🏥 Santé
Pourquoi y a-t-il des déserts médicaux en France ?
285 milliards de budget santé, et pourtant 6,3 millions de Français sans médecin traitant. Ce paradoxe a des causes précises — et documentées.
Source : Assurance Maladie / CNAM 2024.
La cause n°1 : la démographie médicale
La France compte environ 100 000 médecins généralistes en activité en 2024 (CNOM). Mais ce chiffre masque une crise profonde : la moitié des généralistes a plus de 57 ans et partira à la retraite dans les 10 prochaines années. Les nouvelles promotions de médecins ne suffisent pas à compenser ces départs.
La densité médicale en France est passée de 170 généralistes pour 100 000 habitants en 2010 à 147 en 2024 — une baisse de 13 % en 14 ans (source DREES). Et elle va continuer à baisser jusqu'en 2030–2032 avant de se redresser grâce à l'augmentation du numerus clausus décidée en 2020.
La cause n°2 : le numerus clausus — une erreur de politique publique
Entre 1971 et 2020, l'État a limité le nombre d'étudiants en médecine via le numerus clausus — un quota fixé chaque année pour les admissions en 2ème année. L'objectif initial était de maîtriser les dépenses de santé en limitant le nombre de prescripteurs.
Ce quota a été fixé à des niveaux très bas dans les années 1980–2000 : parfois moins de 3 500 admis par an pour toute la France. Avec un délai de 10 ans entre l'entrée en médecine et l'installation, les effets de cette restriction se font sentir aujourd'hui — et continueront jusqu'en 2030.

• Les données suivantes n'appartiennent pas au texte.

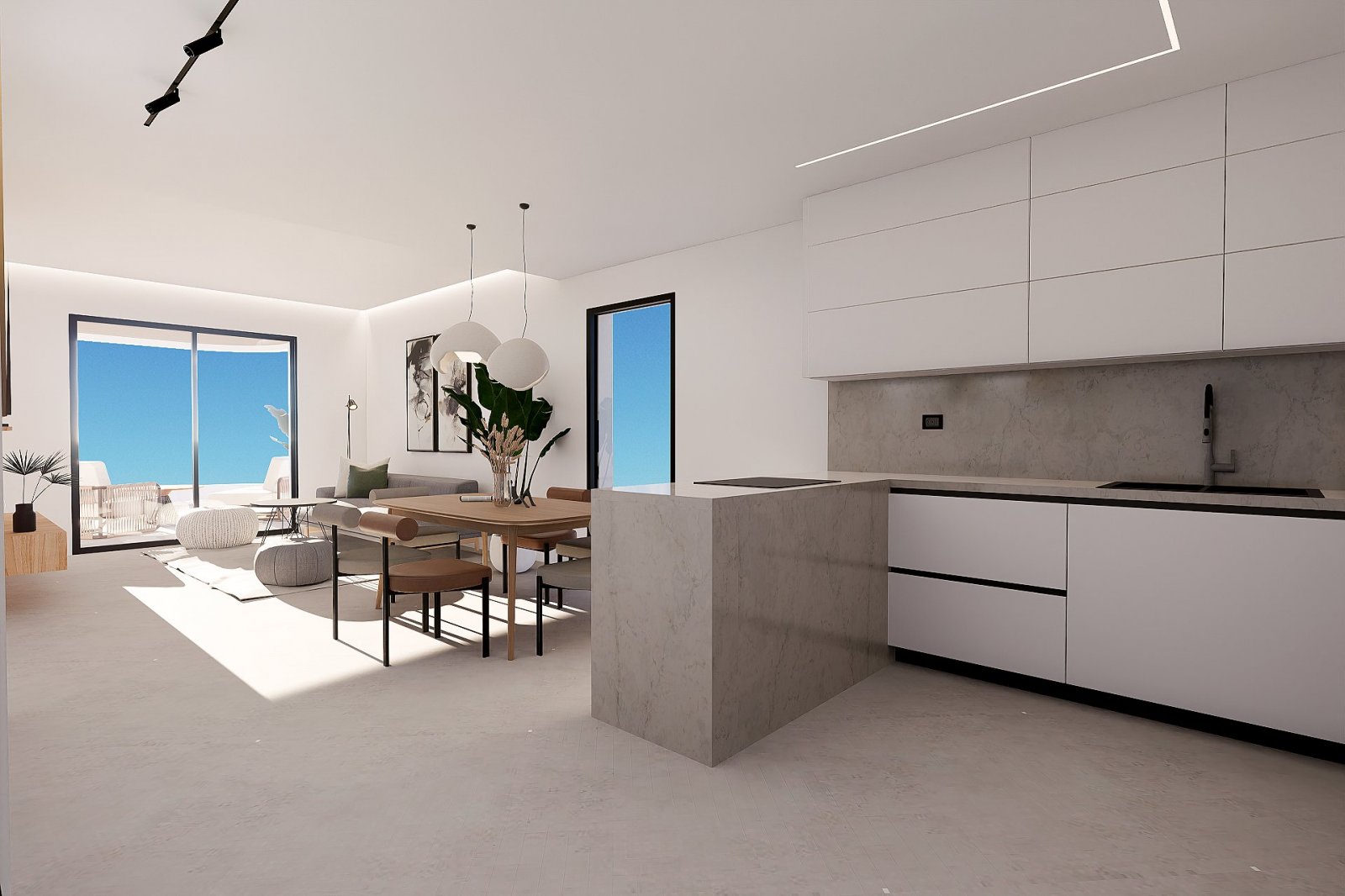 <p>Apartment with terrace provided with 2 Bedrooms and 2 Bathrooms, communal swimming pool and optional underground parking space. </p><p>Discover ...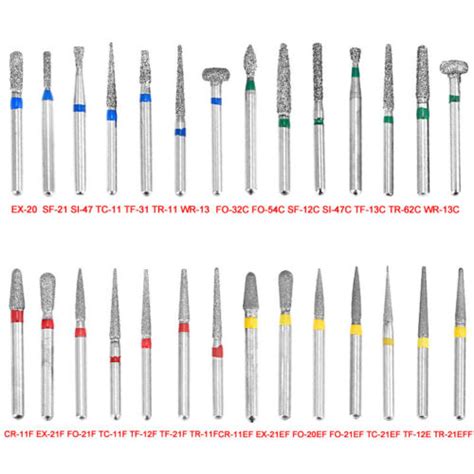 Dental Fg Diamond Burs Mm For High Speed Handpiece Friction Grip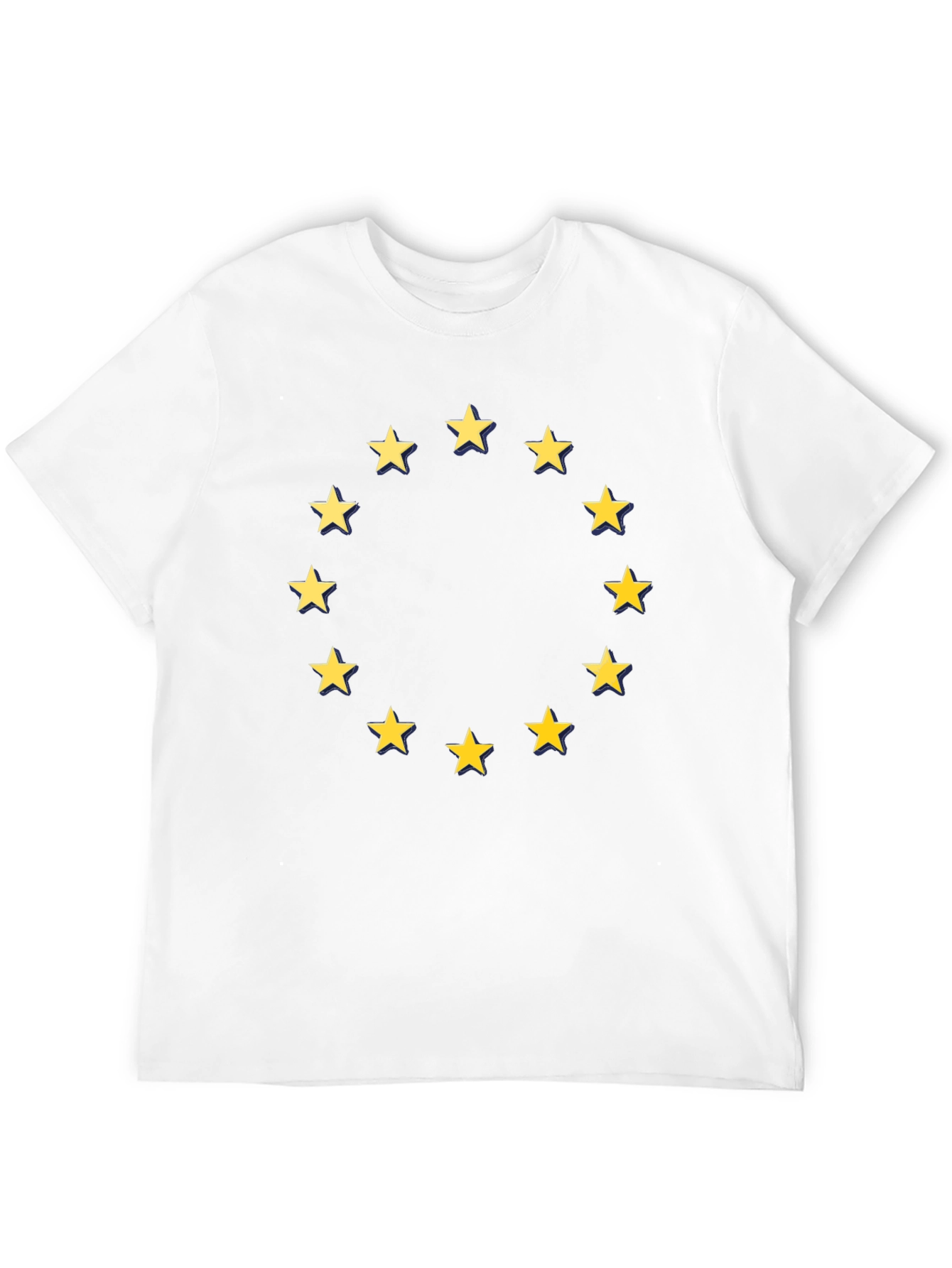 EU Stars Graphic T-Shirt - Black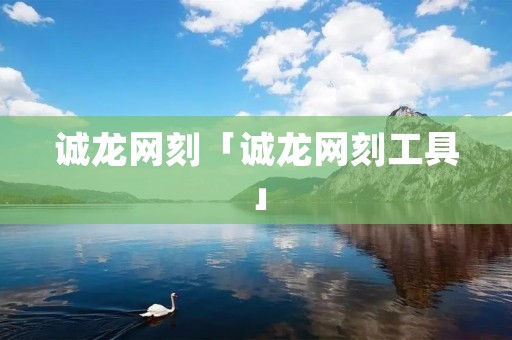 诚龙网刻「诚龙网刻工具」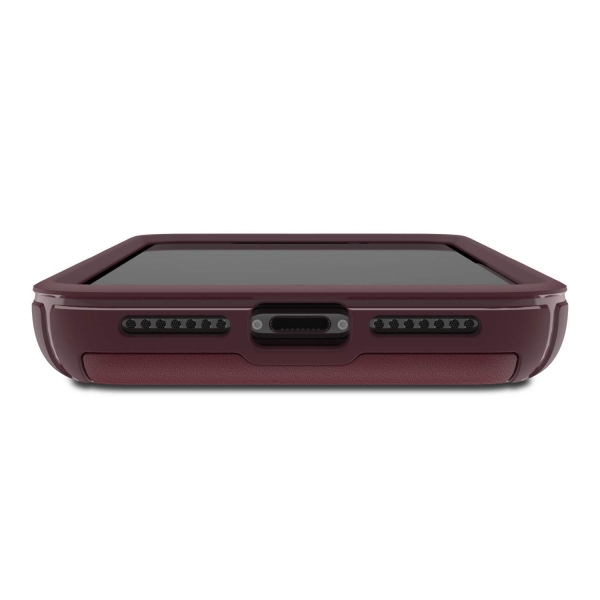 Patchworks iPhone XS Max Level Czdan Klf (MIL-STD-810G)-Wine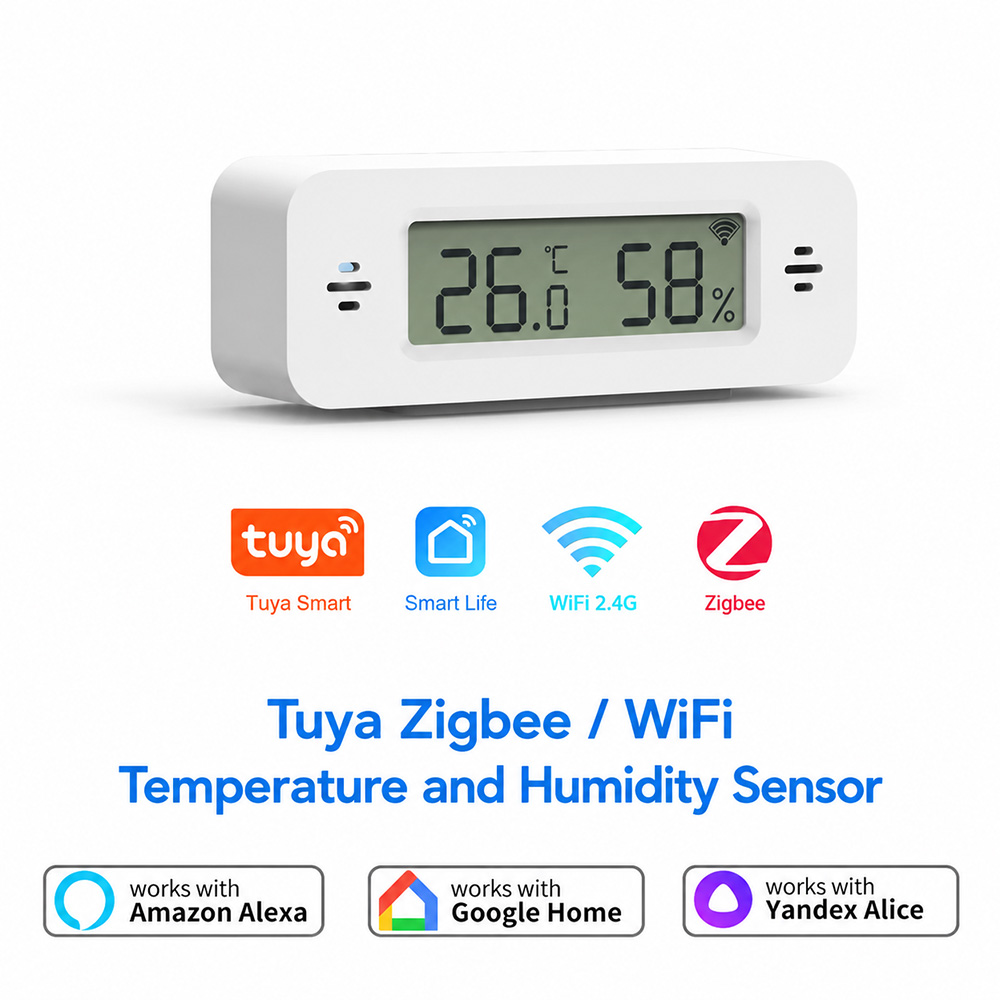 Tuya Zigbee WiFi Sensor Suhu & - Digital Hygrometer Probe ulasan dan harga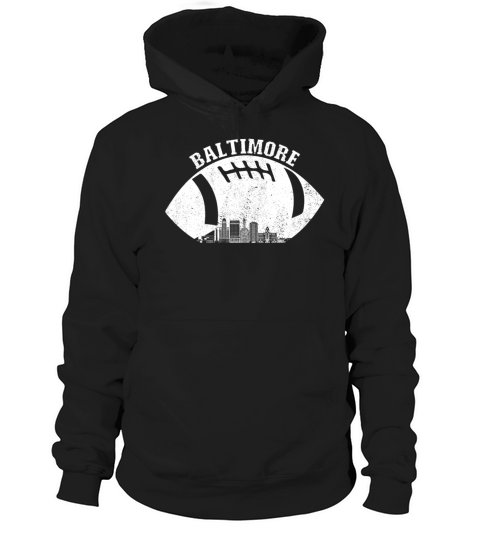 Baltimore Skyline Football Fan Vintage Baltimore Hoodie Unisex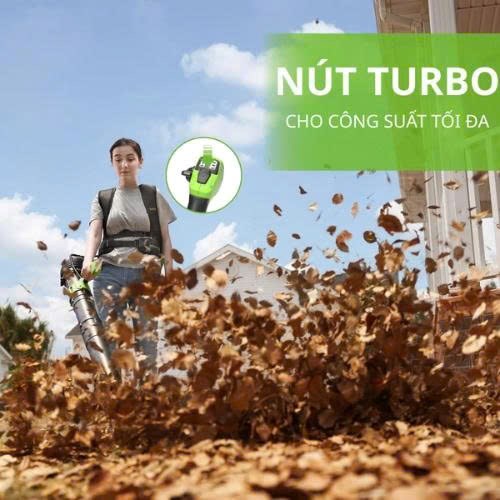 may thoi la deo lung dung pin greenworks blf451 (than may) hinh 4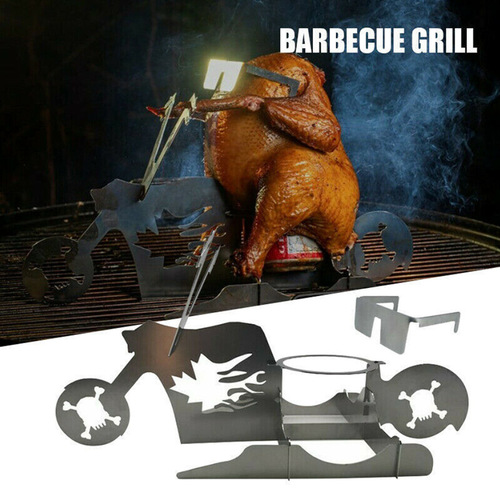 Chicken Stand Motorcycle BBQ Motorcycle Chicken Rack Stainless Steel BBQ Rack BBQ Stand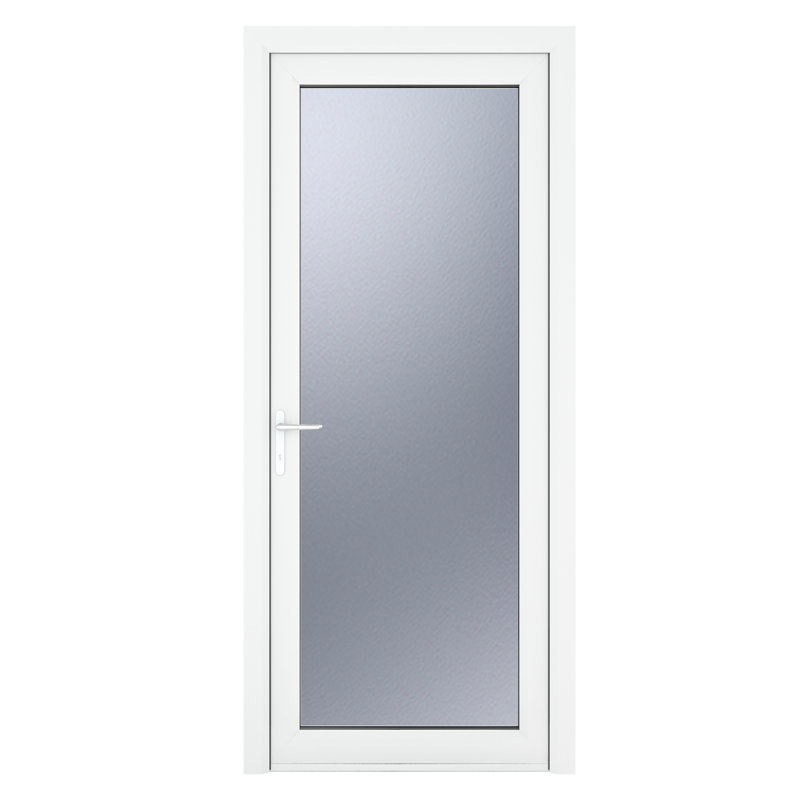 Upvc Single Door, 209cm H x 84cm W x 7cm D
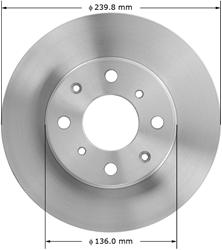 Bendix Brakes Global Brake Rotors for 1990-2000 CIVIC, 1993-1997 CIVIC DEL SOL, 1990-1991 CRX - PRT1581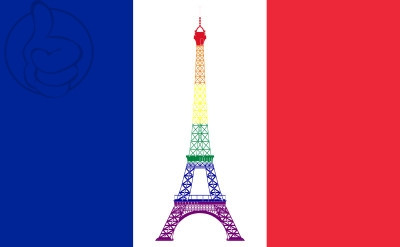 Bandera Francia GAY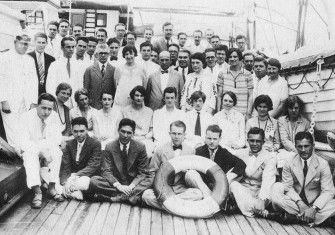 Students on board the Floating University, from Walter Harris, Photographs of the First University World Cruise (1927). Courtesy of the author, Walter C. Harris, University Travel Association.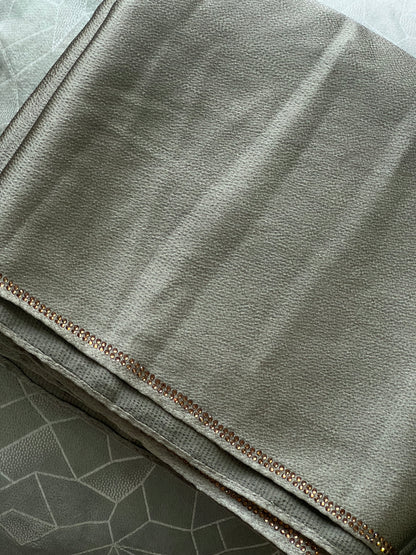 Embellished Silk – Sage Green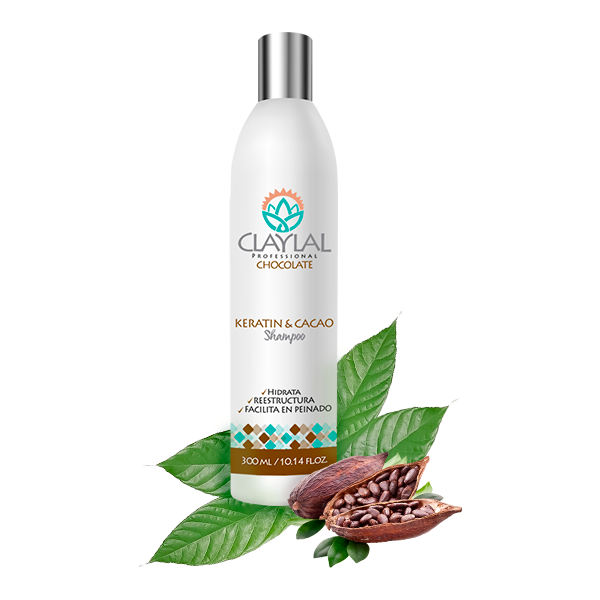 KIT Shampoo, Crema de Peinar y Mascarilla Hidratante de Chocolate Claylal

Le numerus clausus a été remplacé en 2020 par le "numerus apertus" qui laisse plus de souplesse, et les admissions sont remontées à plus de 10 000 par an. Mais les médecins formés aujourd'hui ne s'installeront pas avant 2030–2032.
La cause n°3 : la liberté d'installation
Contrairement à la plupart de nos voisins européens, les médecins libéraux en France peuvent s'installer où ils le souhaitent. Résultat prévisible : ils choisissent massivement les zones attractives (grandes villes, métropoles, littoral) et évitent les zones rurales, les banlieues défavorisées et les territoires en déclin.
En 2024, la densité médicale varie dans un rapport de 1 à 4 entre les départements les plus dotés (Paris : 280 généralistes/100 000 hab.) et les plus déficitaires (Aisne : 70/100 000). Cette inégalité géographique est structurelle.
Des incitations financières existent (contrats d'engagement de service public, aides à l'installation en zone sous-dotée) mais leur effet reste limité. Les pays qui ont résolu le problème — comme le Royaume-Uni ou la Finlande — ont opté pour une régulation plus forte de l'installation.
La cause n°4 : la charge administrative
Les médecins généralistes consacrent en moyenne 3 heures par jour à des tâches administratives — ordonnances, courriers, formulaires d'entente préalable, télétransmissions (source : CNOM enquête 2023). Cette charge est jugée excessive par 78 % des médecins généralistes interrogés, et contribue au phénomène de départs anticipés à la retraite et au refus de nouveaux patients.
En comparaison, un généraliste allemand ou néerlandais passe environ 40 % de temps en moins sur des tâches administratives grâce à des systèmes d'information mieux intégrés.
Pourquoi l'argent ne suffit pas
La France dépense 285 milliards d'euros pour sa santé — 12,3 % du PIB, l'un des niveaux les plus élevés au monde. Pourtant les déserts médicaux s'étendent. Pourquoi l'argent ne suffit-il pas ?
Parce que le problème n'est pas financier mais structurel : il faut plus de médecins formés (temps long), mieux répartis géographiquement (liberté d'installation), et moins chargés administrativement (réforme du système). Injecter davantage d'argent dans un système où manquent les praticiens ne résout pas la pénurie — cela crée seulement de l'inflation dans les soins privés et les dépassements d'honoraires.